Paperno: A couple of the most common scoring misconceptions are: 1) if you pay off your credit card balances in full each month you will always have good score; and 2) if you have too much available credit your score will suffer:

  1. For most people, paying off their credit card balances each month is a great way to ensure a high score. For those who tend to max out their cards before paying them off each month, however, it’s a different story. The credit card balance showing on your last monthly bill is typically the balance that the lender will report to the credit bureau, so that’s what will show up on your credit report as the account’s balance. If your “credit card utilization” percentage is high as the result of having charged up to the limit before paying it, your score could be hurt. The solution here is to either make sure you have enough available credit so that your normal credit card activity doesn’t hurt your score, or cut back on your charging habits.
  2. The “conventional wisdom” for many years, particularly among mortgage lenders, was that too much unused available credit could indicate a high level of future risk to a lender if the borrower were to use that credit at a later date. As a result, for years people have been advised to close credit cards as one way to reduce this potential risk and raise their FICO scores. While it’s not hard to understand the rationale that went into this thinking, the results of extensive research conducted by Fair Isaac show that, on the contrary, a high amount of unused available credit is actually helpful for your score — along with a good payment record, low percentage of “credit card utilization,” and a sufficient length of credit history. My recommendation here is to simply leave those unused credit cards open.
jim: Do you have any recommendations for young people just starting to develop a credit history?
  1. Always pay everything on time, use your credit cards moderately so their balances stay as low as possible, and open new accounts only when necessary.
  2. Be aware that you don’t need a lot of credit to have a good FICO score. All you need is one account on your credit report that has been open for at least six months and that you have used at least once within the past several months.
  3. If you’re looking to obtain your first credit account, a “secured” Visa or Mastercard that’s reported monthly to the credit bureau is an excellent way to start developing a credit history. It works just like a bank card, with the difference being that the potential risk to the lender is reduced. The lender will set your available credit line equal to an amount you place on deposit in a savings account. This deposited amount can then be used as collateral for the debt should you fail to make the monthly payments. A secured card, when paid as agreed for a period of time, often later converts to an “unsecured” account with a higher credit limit and no deposit requirement.

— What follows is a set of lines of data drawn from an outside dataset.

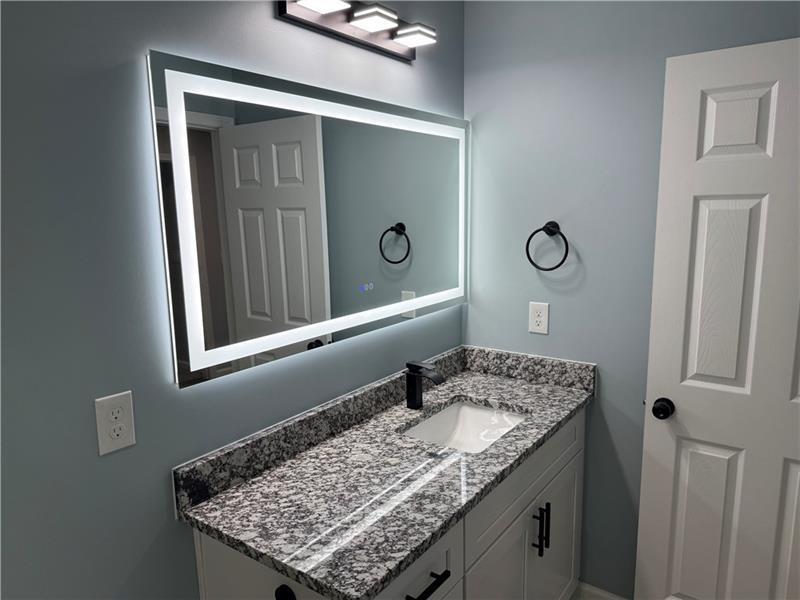 1202 Pisgah Road Southwest Austell, GA 30168 - Photo 7 of 30 a bathroom with a granite countertop sink and a mirror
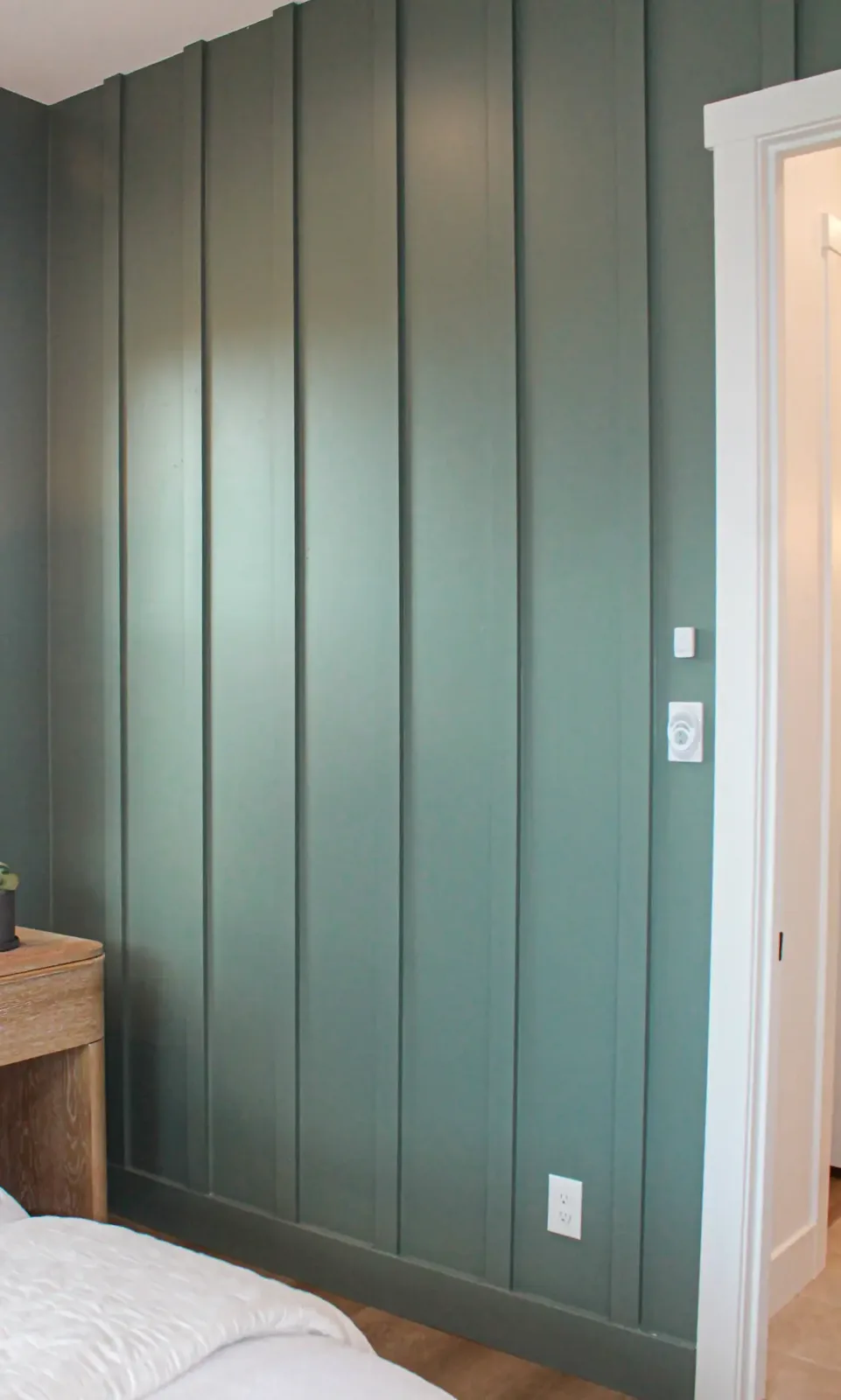 Green painted vertical board and batten bedroom wall with matching painted baseboard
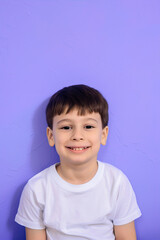 Little boy smiling on purple background
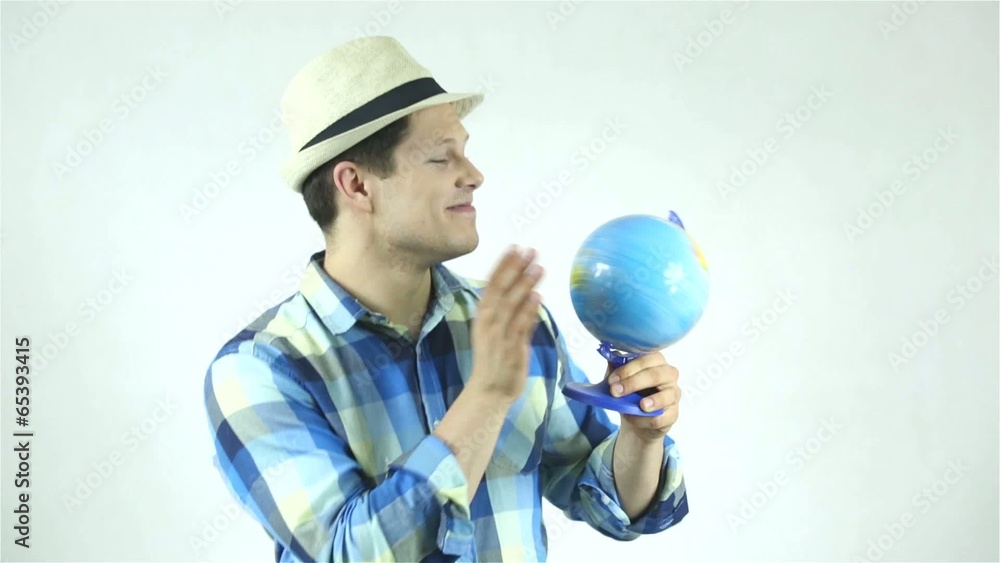 Attractive man holding a globe and pointing place Attractive man holding a globe and pointing place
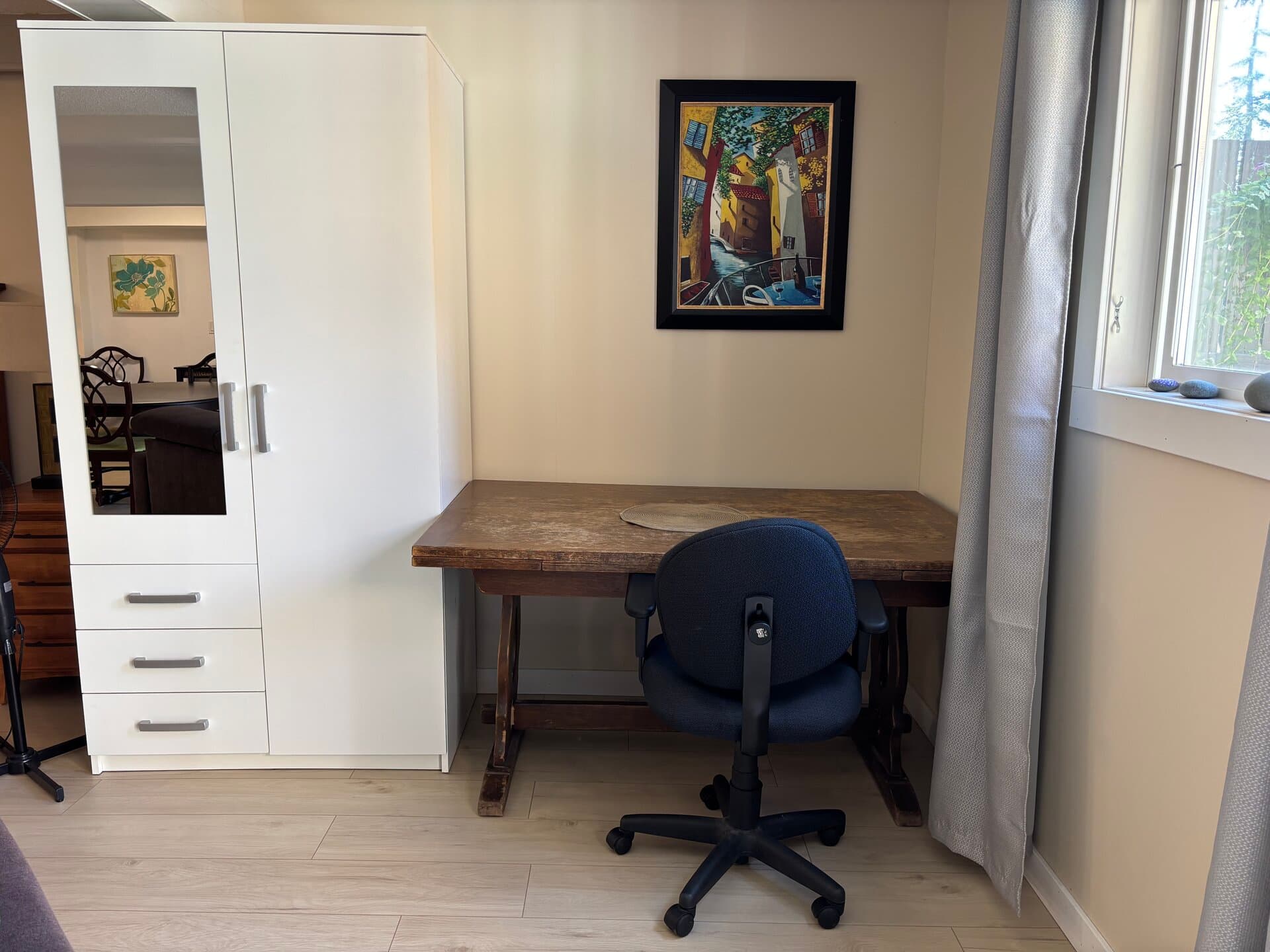Dedicated workspace with wardrobe and garden window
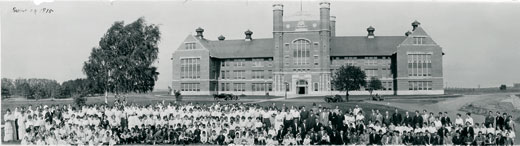 Faculty, staff, and students at Northwest Normal, including the first graduating class, pose for a group picture in front of the Administration Building in 1915.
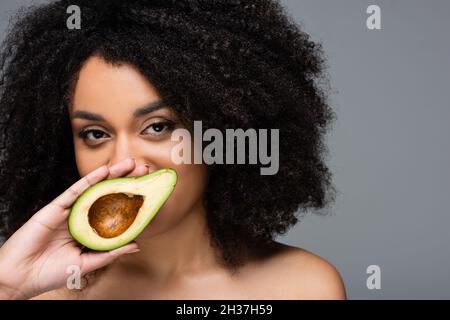 pretty african american woman holding half of fresh avocado near face isolated on grey Stock Photo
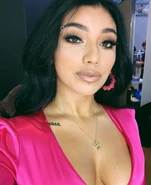 Tattoo on her collarbone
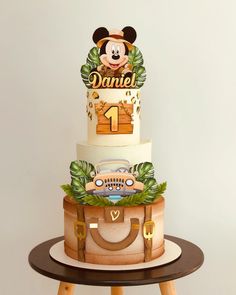 a three tiered cake with mickey mouse on top and luggage in the shape of a suitcase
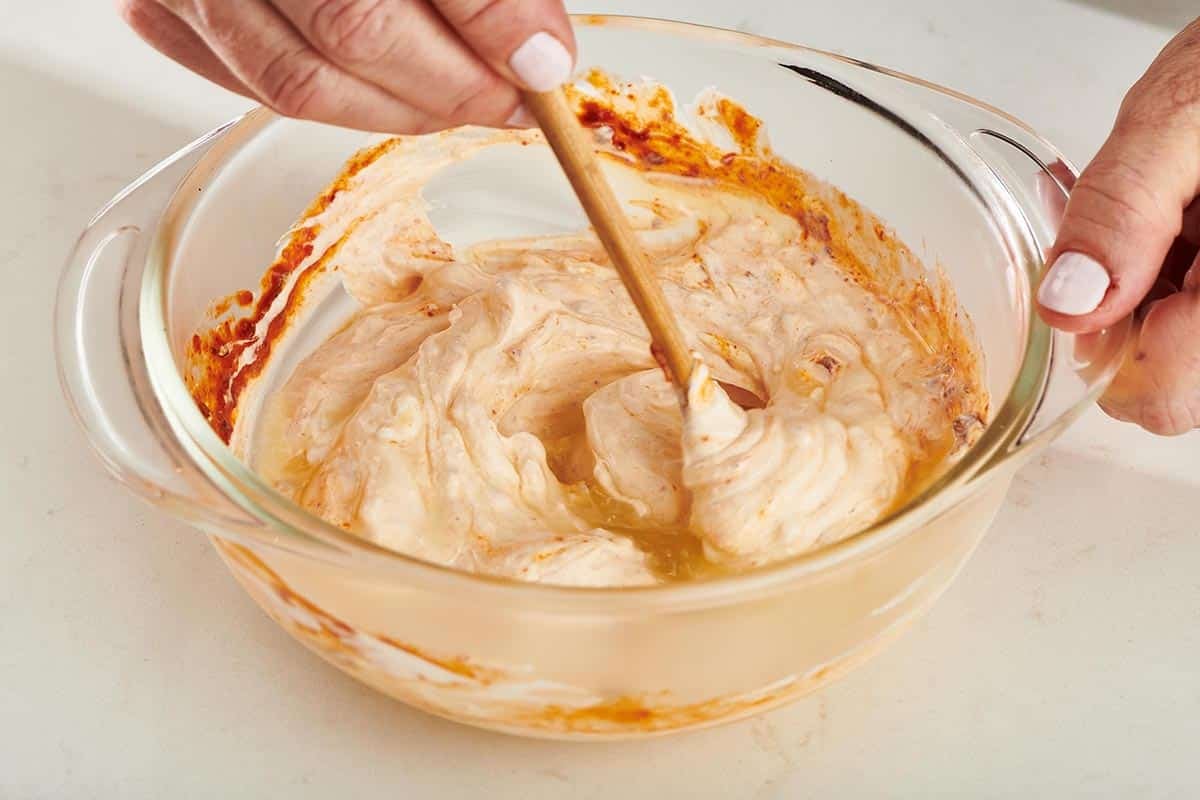 Mixing spicy mayonnaise in bowl with spoon.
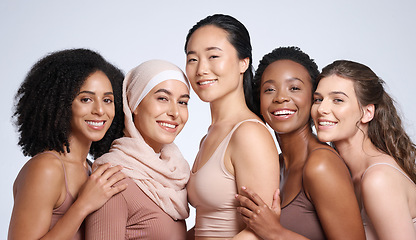 Image showing Diversity, woman and beauty portrait for body positive support, happiness and skincare wellness. Interracial models, happiness solidarity and smile for skin glow, cosmetics dermatology in studio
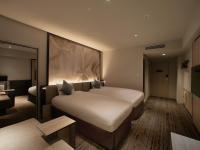 ORIENTAL HOTEL UNIVERSAL CITY客房内的一张或多张床位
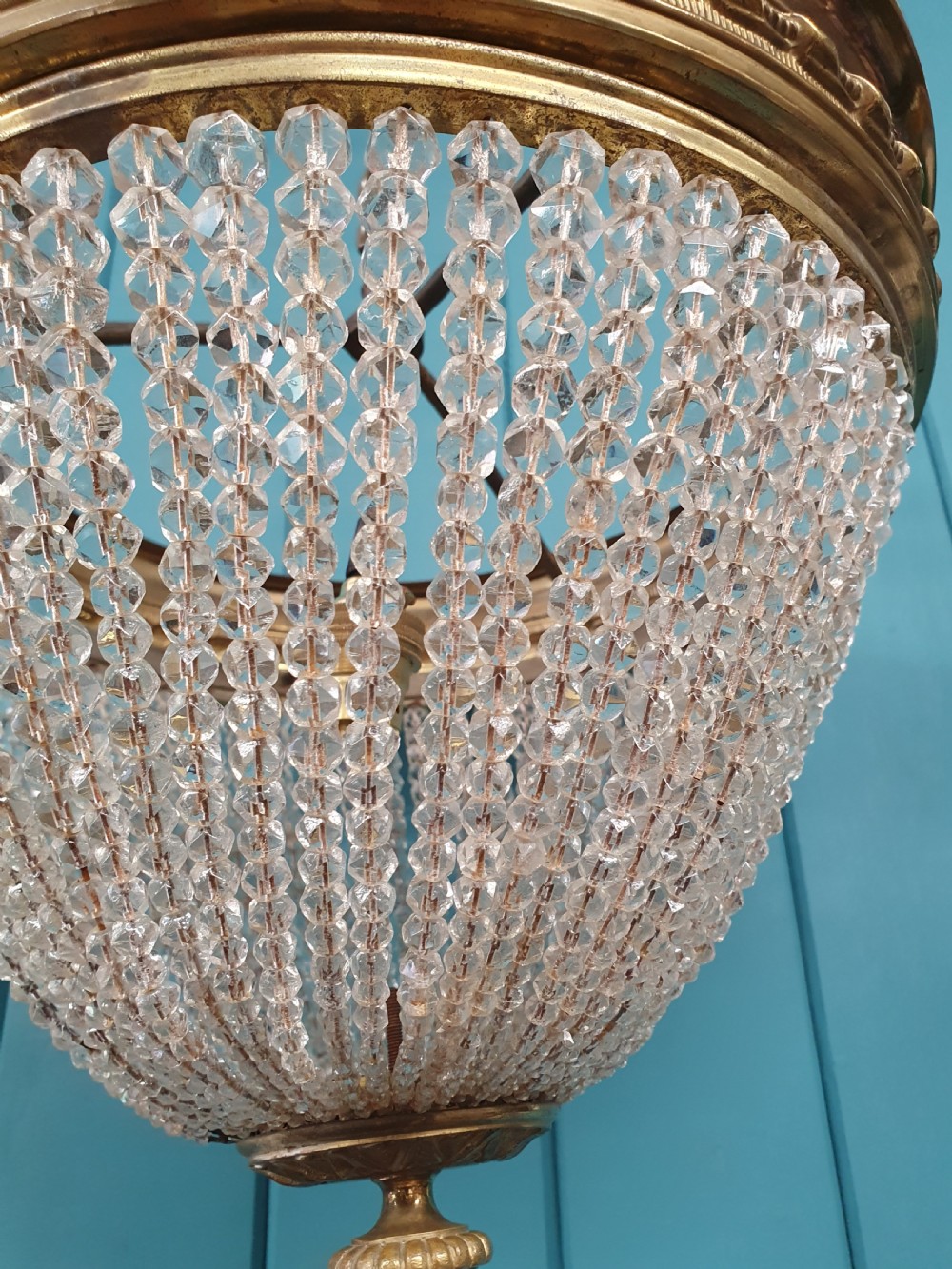 An early 20th-century ceiling light featuring a circular brass band with twisted detail above cascading strands of clear cut glass beads terminating at a brass finial. View III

The main takeaways that I got from interviewing Barry was that the majority of your score is determined by sound credit management – pay on-time, don’t get too extended, simply be responsible. However, at the edges, such as getting your score that extra ten points, depends on optimizing some of your decisions. For example, one of the more recently popular credit tips involving not canceling unused cards, a tip Barry mentioned. Keeping them open means your utilization is lower (which is good) and runs counter to the advice even the professionals would give.

Another idea, one that is intuitively obvious but often overlooked, is the fact that you could have mistakes on your report and those mistakes take up to thirty days to correct. If you need a loan within thirty days, it could be using a score that reflects inaccurate or incorrect information. This makes sense to people, it’s simply a matter of remembering it!

Remember, you get a free copy of your credit report from AnnualCreditReport.com [6] from each of the credit bureaus every single year. It won’t include a score but it will include your history, which you can verify as correct. If you want your score, many hardcore credit score watchers from the likes of CreditBoards.com [7] (quite possibly the most popular credit related forum with nearly 75,000 members) really like myFICO.com [5].